AITA for refusing to pay ₹2.8 lakh for my cousin’s wedding lehenga after she destroyed my bridal one with haldi on purpose?

I (27F) got married last year. Spent ₹2.8 lakh on my dream bridal lehenga (Sabyasachi, custom blouse, real zari). Got it dry-cleaned and kept it sealed in my mum’s house because it’s the most expensive thing I own.
My cousin “Neha” (29F) is getting married in January. She’s been asking to “borrow” my lehenga for months. I kept saying no, it’s fitted only to me, sentimental, and insanely costly. She called me kanjoos and said “real sisters share.”
Last Sunday we had a family haldi function at home. I stepped out for 10 minutes to take a call. Came back and saw Neha had opened the sealed box, poured little haldi bowl on my lehenga, and was laughing with her mom saying “ab toh ise nayi leni padegi na” (now she’ll have to buy me a new one).
The lehenga is completely destroyed, yellow stains everywhere, zari ruined. My maasi (her mom) says it was “just haldi, nothing serious” and I should now pay for Neha’s lehenga because “shaadi ka kharcha hota hai” and “family helps family.”
I lost it. Told them I’m not giving even ₹100 and what she did was straight-up vandalism. Now the whole family is calling me, saying I’m breaking relations over “just cloth” and that I should “adjust” because Neha’s in-laws are demanding heavy shopping.
AITA for refusing to pay a single rupee and thinking of going low-contact until they replace my lehenga?

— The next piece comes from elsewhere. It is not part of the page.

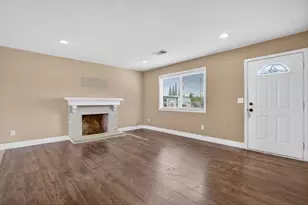 2120 Colfax Way, Antioch, CA 94509 - Photo 7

14 thoughts on “AITA for refusing to pay ₹2.8 lakh for my cousin’s wedding lehenga after she destroyed my bridal one with haldi on purpose?”
  1. NTA. Not sure how a pair of grown women thought that destroying something of yours would make you buy one of them anything. By the way, low contact sounds like your life would be more peaceful, honestly, so I vote for that.

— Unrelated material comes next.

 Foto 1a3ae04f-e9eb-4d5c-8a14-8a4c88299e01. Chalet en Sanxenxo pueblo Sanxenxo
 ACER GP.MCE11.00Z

  2. NTA. I would press charges for vandalism. You said no. They did it anyways. It doesn’t matter that it’s just a piece of clothing. But I will say try and salvage it and never speak to your cousin again.

  3. Sorry… $2.8 lahk like $3000 USD?

    NTA

    Do not give her anything. She absolutely vandalized your sentimental property. I would absolutely go no contact over something like this. I am so sorry you have to experience this disrespect and vandalism of your items 🙁 I wouldn’t give a single rupee.

    1. Try to get it dry cleaned first, if it works keep it, if it doesnt gift it to her. Don’t risk gifting something that she can fix

  4. NTA

    And tell those family members you’re delighted they’ve volunteered to help pay for hers as well as the one she destroyed, since family helps family.

    I hate that phrase.

  5. NTA. I would be tempted to tell her future in-laws what kind of person your cousin is unless your cousin and aunt repay you.

  6. NTA This isn’t about cloth. It’s about the way she and her mother intentionally disrespected you by damaging your property. GOOD people don’t behave like that.

    1. Thank you for that.

      Turmeric doesn’t come out of anything! It’s like mustard. (As I recall it’s expensive too.)

  7. NTA. If family helps family, ask them how ruining your lehenga was helping you. When they can answer how they were being family and helpful with a reasonable answer (which they can’t) you will help them.

    Excuses that feature them taking revenge for you not lending it to them in the first place and being helpful to family don’t count either. That’s revenge, not helping anyone.

  8. I’m not married and if someone did that to a regular lehenga of mine, I would lose it.

    For everyone reading, haldi = turmeric. That is near impossible to wash out if it’s a large stain. NTA.